╔══

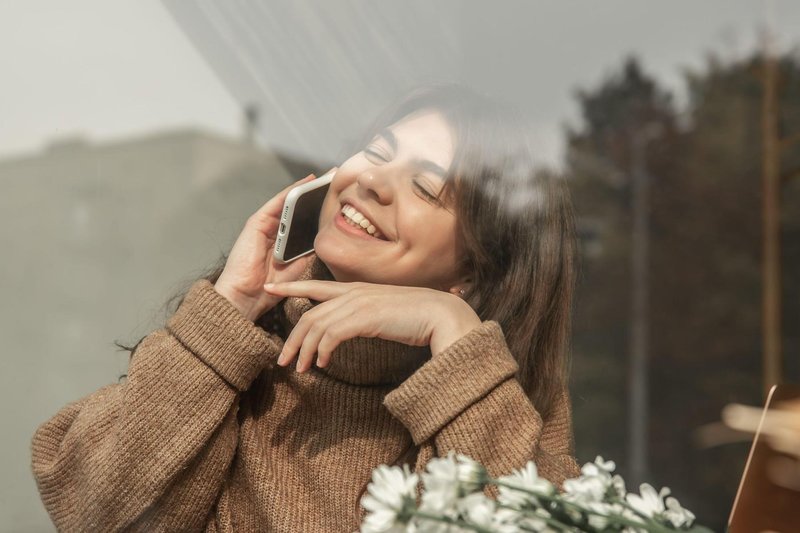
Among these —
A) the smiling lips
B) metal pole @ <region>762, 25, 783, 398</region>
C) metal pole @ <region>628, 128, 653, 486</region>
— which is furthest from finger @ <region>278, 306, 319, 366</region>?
metal pole @ <region>762, 25, 783, 398</region>

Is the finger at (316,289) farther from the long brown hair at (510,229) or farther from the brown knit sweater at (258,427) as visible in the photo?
the long brown hair at (510,229)

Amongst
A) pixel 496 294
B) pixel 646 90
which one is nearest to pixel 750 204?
pixel 646 90

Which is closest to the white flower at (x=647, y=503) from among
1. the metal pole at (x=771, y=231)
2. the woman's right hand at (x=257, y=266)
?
the woman's right hand at (x=257, y=266)

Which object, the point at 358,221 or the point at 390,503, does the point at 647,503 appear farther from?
the point at 358,221

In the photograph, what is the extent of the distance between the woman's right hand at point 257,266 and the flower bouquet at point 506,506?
46 cm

╚══

Instruction
Reproduce the material above with every occurrence of "finger" swapped for "fingertip" and nothing else altered. Omit the pictures from your answer.

Solution for this exercise
Among these —
A) the smiling lips
B) metal pole @ <region>762, 25, 783, 398</region>
C) metal pole @ <region>628, 128, 653, 486</region>
— which is furthest from fingertip @ <region>278, 306, 319, 366</region>?
metal pole @ <region>762, 25, 783, 398</region>

Is the fingertip at (316,289) farther from the long brown hair at (510,229) or farther from the brown knit sweater at (258,427) as visible in the photo?
the long brown hair at (510,229)

Amongst
A) pixel 496 294
B) pixel 646 90
which one is nearest to pixel 750 204?
pixel 646 90

Which is closest to the white flower at (x=647, y=503) from among
1. the metal pole at (x=771, y=231)
2. the woman's right hand at (x=257, y=266)
?
the woman's right hand at (x=257, y=266)

Which object, the point at 358,221 or the point at 390,503, does the point at 647,503 appear farther from?
the point at 358,221

In the photograph, what is the extent of the distance between the woman's right hand at point 257,266 and the flower bouquet at point 506,506?
46 cm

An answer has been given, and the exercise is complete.